**PASSAGE PROVIDED**.
* * * * *
PCR analysis of repeat length stability in the successfully targeted clones showed that even the longest (CGG)153 repeat in our cassette at the RL5 locus did not undergo length changes at a detectable frequency in cells cultured in the presence of hygromycin. Furthermore, the population doubling time in the hygromycin-containing media was not affected by the presence of the repeat.

The stability of the (CGG)n repeats at the lower or upper ends of the fragile X premutation range, (CGG)53 and (CGG)153, was then tested in the selectable system. Subclones of cell lines with the repeat-bearing cassettes were cultured in the absence of hygromycin for 6 days to remove selective pressure against expansions or other forms of repeat-mediated genetic instability followed by their redistribution to 96-well plates containing ganciclovir. Fig. 1c shows that the presence of 53 copies of (CGG)n repeat had no significant effect on the frequency of Gc-r clones, while 153 copies of the repeat increased their frequency by ~10-fold.
* * * * *
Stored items
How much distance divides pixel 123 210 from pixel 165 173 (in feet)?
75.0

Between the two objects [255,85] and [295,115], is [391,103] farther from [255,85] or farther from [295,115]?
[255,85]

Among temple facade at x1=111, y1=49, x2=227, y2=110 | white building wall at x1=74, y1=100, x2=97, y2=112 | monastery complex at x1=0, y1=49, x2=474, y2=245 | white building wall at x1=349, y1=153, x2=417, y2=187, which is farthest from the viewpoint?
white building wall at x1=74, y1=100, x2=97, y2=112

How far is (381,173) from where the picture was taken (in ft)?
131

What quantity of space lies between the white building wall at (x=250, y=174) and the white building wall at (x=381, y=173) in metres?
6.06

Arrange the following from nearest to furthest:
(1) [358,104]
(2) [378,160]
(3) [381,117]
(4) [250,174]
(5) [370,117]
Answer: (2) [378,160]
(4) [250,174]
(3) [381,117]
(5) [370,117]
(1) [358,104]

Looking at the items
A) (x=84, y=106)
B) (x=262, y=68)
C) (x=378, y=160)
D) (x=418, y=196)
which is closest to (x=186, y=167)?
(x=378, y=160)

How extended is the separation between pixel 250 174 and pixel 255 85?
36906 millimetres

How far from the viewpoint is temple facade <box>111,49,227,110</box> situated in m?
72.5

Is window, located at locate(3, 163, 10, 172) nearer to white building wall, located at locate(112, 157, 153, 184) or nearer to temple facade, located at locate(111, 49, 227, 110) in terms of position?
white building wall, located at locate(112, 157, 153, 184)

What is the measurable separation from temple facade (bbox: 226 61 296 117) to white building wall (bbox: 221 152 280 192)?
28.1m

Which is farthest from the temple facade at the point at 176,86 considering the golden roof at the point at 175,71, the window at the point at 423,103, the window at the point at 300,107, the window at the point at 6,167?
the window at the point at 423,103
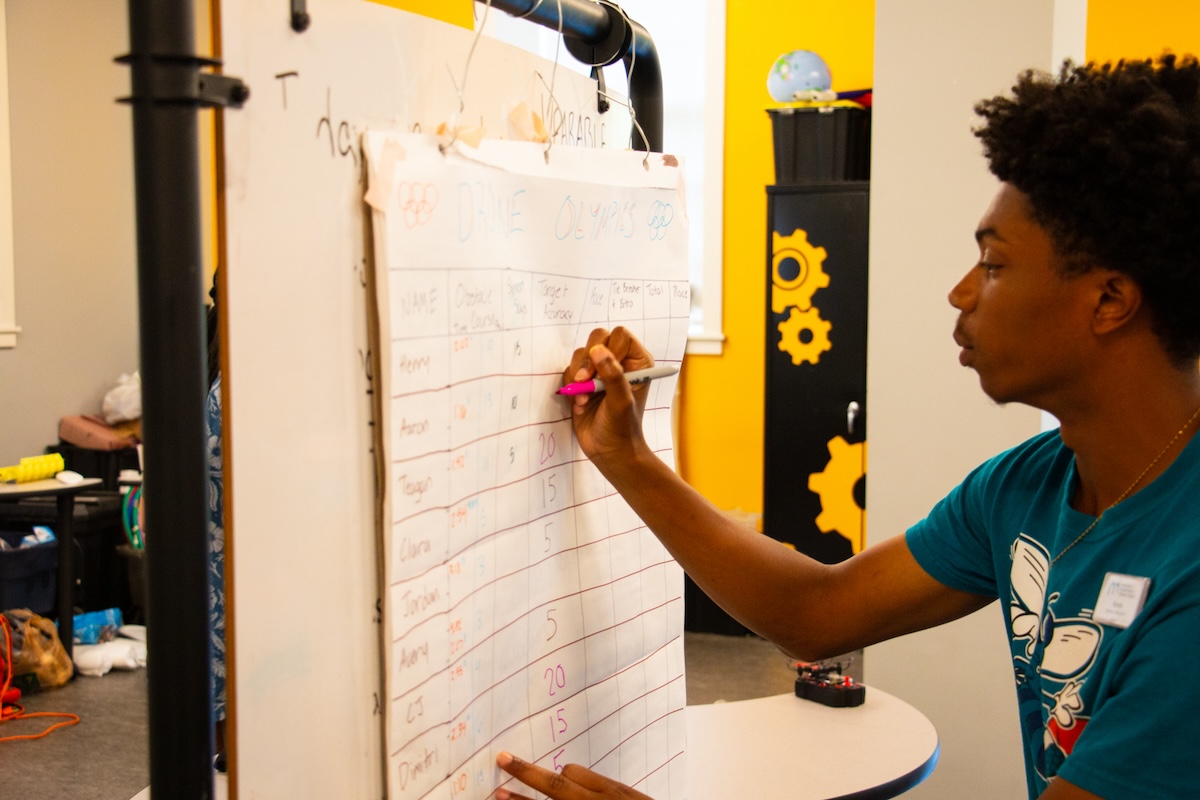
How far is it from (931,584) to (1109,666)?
357 mm

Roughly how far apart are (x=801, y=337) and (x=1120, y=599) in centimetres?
314

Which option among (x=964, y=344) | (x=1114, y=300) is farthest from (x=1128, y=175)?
(x=964, y=344)

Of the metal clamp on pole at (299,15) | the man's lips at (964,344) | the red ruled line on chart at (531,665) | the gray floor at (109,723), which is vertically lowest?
the gray floor at (109,723)

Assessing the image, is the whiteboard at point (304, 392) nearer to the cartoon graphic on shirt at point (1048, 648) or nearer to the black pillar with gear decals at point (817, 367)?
the cartoon graphic on shirt at point (1048, 648)

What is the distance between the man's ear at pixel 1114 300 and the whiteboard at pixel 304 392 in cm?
66

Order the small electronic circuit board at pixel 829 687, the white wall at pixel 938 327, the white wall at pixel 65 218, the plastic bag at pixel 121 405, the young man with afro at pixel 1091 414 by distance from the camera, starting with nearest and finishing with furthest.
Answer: the young man with afro at pixel 1091 414 < the small electronic circuit board at pixel 829 687 < the white wall at pixel 938 327 < the white wall at pixel 65 218 < the plastic bag at pixel 121 405

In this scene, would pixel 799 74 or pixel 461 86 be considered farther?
pixel 799 74

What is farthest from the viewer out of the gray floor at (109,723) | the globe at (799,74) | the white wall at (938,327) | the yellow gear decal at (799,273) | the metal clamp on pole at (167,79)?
the globe at (799,74)

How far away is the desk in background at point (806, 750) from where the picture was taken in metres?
1.45

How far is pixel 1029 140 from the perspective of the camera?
1.03 meters

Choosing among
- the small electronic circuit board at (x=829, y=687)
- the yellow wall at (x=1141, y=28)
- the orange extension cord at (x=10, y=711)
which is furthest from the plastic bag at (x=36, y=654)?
the yellow wall at (x=1141, y=28)

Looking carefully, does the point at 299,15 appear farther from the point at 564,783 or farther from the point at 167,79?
the point at 564,783

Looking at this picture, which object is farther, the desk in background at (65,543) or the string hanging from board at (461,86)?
the desk in background at (65,543)

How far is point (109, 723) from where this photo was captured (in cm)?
345
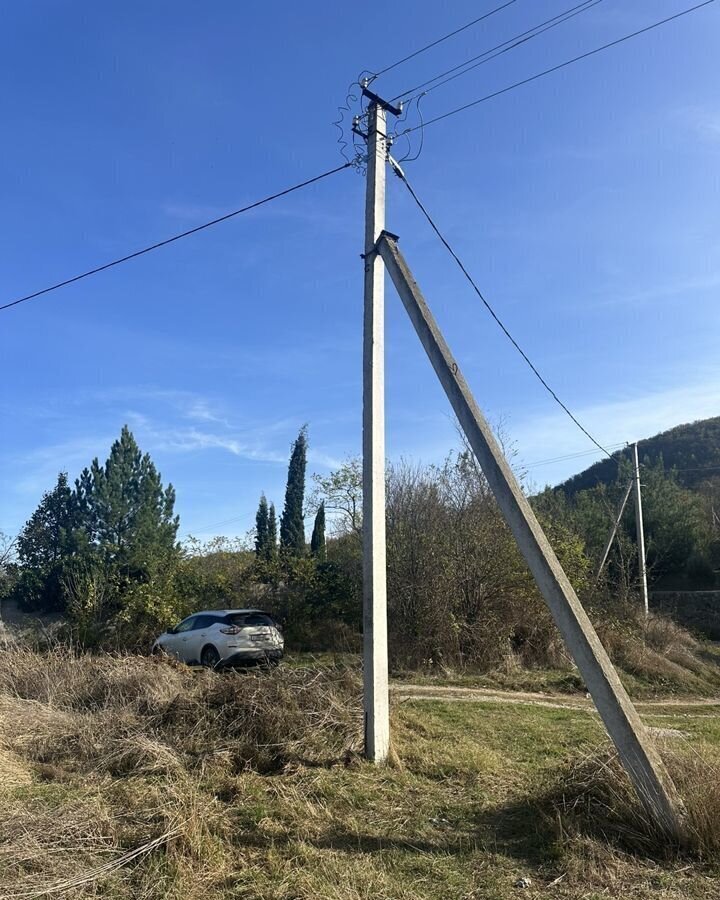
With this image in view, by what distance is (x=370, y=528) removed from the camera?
6863 mm

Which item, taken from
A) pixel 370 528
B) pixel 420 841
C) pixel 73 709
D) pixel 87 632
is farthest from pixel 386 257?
pixel 87 632

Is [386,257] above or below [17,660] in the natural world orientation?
above

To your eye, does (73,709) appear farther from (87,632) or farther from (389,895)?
(87,632)

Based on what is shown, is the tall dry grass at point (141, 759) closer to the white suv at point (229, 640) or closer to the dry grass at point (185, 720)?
the dry grass at point (185, 720)

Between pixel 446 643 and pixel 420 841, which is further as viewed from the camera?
pixel 446 643

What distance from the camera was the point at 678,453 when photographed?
54219 mm

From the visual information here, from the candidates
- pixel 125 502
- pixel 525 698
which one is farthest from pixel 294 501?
pixel 525 698

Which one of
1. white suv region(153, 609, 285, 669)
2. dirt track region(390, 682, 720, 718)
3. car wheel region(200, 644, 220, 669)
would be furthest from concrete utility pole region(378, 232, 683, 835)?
* * * * *
**WHAT THIS TASK INVOLVES**.
Write the next part of the passage on (CGG)n repeat stability in the selectable system, picking up after its final sentence.

**WRITTEN REPLY**.
To establish the mechanisms leading to ganciclovir resistance, we carried out PCR analysis of repeat lengths in all Gc-r clones obtained. (CGG)n repeats in the Gc-r clones derived from the (CGG)53 bearing cell line showed no detectable length changes in all (~30) examined cases. By contrast, ~70% of ganciclovir resistant clones originating from the (CGG)153 bearing cell line contained expansions or contractions (Fig. 1d, Table 1). Note that there is a difference in the ratio of expansions to contractions between different clones with the CGG153-HyTK cassette in the A orientation (compare clones c2-29 and c3-1 in Table 1). We attribute these differences to clonal variations, possibly arising from changes in the replication and/or transcription profile of our cassette in those clones. Importantly, the ratio of expansions to contractions for the CGG153-HyTK cassette in the opposite (B) orientation is within the range of clonal variations for the cassette in the A orientation (Table 1). This indicates that repeat instability does not depend on repeat orientation in our system.

Table 1. Repeat instability in Gc-r clones originated from cell lines containing CGG153-HyTK cassettes in the RL5 locus.

71% of Gc-r clones had changes in the length of the CGG repeat across six experimental trials.

N of Trials CGG153-HyTK clone Cassette orientation Total number of Gc-r clones Number and percentile of Gc-r clones with repeat instability Repeat length changes in unstable clones
2 c2-29-1 A 58 31 (53%)* 9 expansions (15%)
22 contractions (38%)
2 c2-29-2 A 57 43 (75%) 15 expansions (26%)
28 contractions (49%)
1 c3-1 A 113 89 (80%) 68 expansions (60%)
21 contractions (20%)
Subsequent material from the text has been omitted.